As @timstclair mentioned, tuning down the collection interval is helpful here. In our case, we use the following settings:

    "--housekeeping_interval=30s" \
    "--global_housekeeping_interval=2m" \
    "--disable_metrics=disk,tcp" \
    "--enable_load_reader" \
    "--load_reader_interval=5s"

In our experience, the tcp and disk metrics can be very expensive (though that largely depends on what your containers are doing), but the rest (CPU, LA, Memory) is very cheap.

krallin on 28 Nov 2016

👍5

All 8 comments

I'm also wondering if there is a way to run cadvisor so it is more light weight (like other prometheus containers).
The fact that it consumes quite a lot of CPU & RAM, while not being probed or looked at, is concerning and maybe my setup is wrong...

RRAlex on 28 Nov 2016

👍1

@RRAlex I think nobody tested the impact of cAdvisor on system overhead. We have to capture resource usage metrics from cAdvisor and compare them to linux monitoring tools

mboussaa on 28 Nov 2016

👍2

We have done manual profiling of cAdvisor, along with some tuning as part of scalaing Kubernetes. However, for Kubernetes we were only interested in the container manager performance, since we don't run the full standalone version. We decided we could meat our performance goals by lowering the resolution of collected stats. Since most of CPU time is spent scraping metrics, if you decrease the scraping interval from 1s to 10s, it will roughly cut the CPU usage by 90%.

timstclair on 28 Nov 2016

As @timstclair mentioned, tuning down the collection interval is helpful here. In our case, we use the following settings:

    "--housekeeping_interval=30s" \
    "--global_housekeeping_interval=2m" \
    "--disable_metrics=disk,tcp" \
    "--enable_load_reader" \
    "--load_reader_interval=5s"

In our experience, the tcp and disk metrics can be very expensive (though that largely depends on what your containers are doing), but the rest (CPU, LA, Memory) is very cheap.

krallin on 28 Nov 2016

👍5

Perfect. From my side, I tested the memory overhead induced by plugging my containers to cadvisor and influxdb. It was very negligible.
I compared the following values:

the memory usage of my job gathered from cadvisor and saved in influxdb: select max(memory_usage) from stats where...
non-containerized solution: time -v (my job) ... and I gathered the "max resident size"

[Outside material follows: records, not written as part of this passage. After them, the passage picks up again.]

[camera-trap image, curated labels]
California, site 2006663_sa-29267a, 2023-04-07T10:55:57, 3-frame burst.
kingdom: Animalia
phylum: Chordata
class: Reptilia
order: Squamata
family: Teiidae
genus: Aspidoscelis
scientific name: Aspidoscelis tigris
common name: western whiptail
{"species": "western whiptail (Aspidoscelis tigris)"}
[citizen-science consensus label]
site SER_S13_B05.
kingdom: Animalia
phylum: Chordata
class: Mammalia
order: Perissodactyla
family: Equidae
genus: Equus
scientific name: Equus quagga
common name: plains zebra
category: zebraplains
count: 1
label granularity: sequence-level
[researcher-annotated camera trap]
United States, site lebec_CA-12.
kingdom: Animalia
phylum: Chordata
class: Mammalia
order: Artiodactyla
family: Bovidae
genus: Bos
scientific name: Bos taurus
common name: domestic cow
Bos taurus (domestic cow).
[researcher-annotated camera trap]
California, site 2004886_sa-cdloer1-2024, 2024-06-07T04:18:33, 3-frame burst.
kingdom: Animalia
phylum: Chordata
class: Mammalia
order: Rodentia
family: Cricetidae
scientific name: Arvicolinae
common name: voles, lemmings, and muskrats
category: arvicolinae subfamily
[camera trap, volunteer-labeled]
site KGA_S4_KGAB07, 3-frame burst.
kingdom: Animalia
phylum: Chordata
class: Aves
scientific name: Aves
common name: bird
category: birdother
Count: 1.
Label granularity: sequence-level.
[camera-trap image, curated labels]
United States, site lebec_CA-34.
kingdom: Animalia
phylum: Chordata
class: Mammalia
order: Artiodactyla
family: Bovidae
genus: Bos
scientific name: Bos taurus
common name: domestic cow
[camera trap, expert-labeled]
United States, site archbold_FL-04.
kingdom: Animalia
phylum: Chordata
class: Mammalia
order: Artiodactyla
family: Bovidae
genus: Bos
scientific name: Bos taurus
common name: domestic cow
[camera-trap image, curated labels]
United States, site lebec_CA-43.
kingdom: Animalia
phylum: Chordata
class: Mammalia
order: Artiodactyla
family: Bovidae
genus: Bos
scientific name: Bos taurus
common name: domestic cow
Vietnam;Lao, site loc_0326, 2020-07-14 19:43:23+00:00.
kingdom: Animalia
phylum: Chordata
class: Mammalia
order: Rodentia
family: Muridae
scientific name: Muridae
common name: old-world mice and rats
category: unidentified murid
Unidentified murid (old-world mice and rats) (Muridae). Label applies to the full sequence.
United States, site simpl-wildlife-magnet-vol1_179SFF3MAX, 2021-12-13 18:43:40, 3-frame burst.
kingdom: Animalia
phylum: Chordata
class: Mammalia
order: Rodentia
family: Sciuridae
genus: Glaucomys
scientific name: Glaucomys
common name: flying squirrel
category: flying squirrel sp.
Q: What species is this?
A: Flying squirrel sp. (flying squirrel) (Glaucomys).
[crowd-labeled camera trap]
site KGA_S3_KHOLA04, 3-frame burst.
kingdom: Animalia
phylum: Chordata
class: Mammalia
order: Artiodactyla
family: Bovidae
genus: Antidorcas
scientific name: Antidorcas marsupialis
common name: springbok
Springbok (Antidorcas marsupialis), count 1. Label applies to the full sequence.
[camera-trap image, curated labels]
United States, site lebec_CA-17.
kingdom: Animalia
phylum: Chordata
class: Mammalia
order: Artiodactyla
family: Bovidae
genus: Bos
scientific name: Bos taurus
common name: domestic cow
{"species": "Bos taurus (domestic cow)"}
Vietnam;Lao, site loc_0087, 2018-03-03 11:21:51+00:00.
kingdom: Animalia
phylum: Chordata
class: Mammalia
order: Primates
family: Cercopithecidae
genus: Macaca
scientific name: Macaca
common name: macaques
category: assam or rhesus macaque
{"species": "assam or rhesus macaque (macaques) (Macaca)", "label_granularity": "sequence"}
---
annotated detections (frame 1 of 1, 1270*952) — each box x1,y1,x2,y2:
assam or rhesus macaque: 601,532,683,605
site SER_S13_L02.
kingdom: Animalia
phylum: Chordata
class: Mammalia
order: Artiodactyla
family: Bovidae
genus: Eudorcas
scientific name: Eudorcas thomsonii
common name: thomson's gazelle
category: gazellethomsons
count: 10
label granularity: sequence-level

These 2 values where roughly equal. Sounds good like this?

mboussaa on 28 Nov 2016

👍1

Thanks all, I indeed started playing with the housekeeping settings _after_ my initial comment and realized I could tone down it's requirements quite a lot...
Everything is much smoother now! :-)

edit: @mboussaa bellow:
--allow_dynamic_housekeeping=true --housekeeping_interval=10s
It might vary over time, but that worked for now.
I'm just starting setting up Prometheus as I need to integrate cadvisor & al. on prod instances. :)

RRAlex on 28 Nov 2016

@RRAlex can you provide us your new settings? So that I can use it for the future

mboussaa on 28 Nov 2016

👍1

Leaving this open in-case anyone has any interest in adding performance-related testing, or documenting ways to lower cavisor's resource consumption.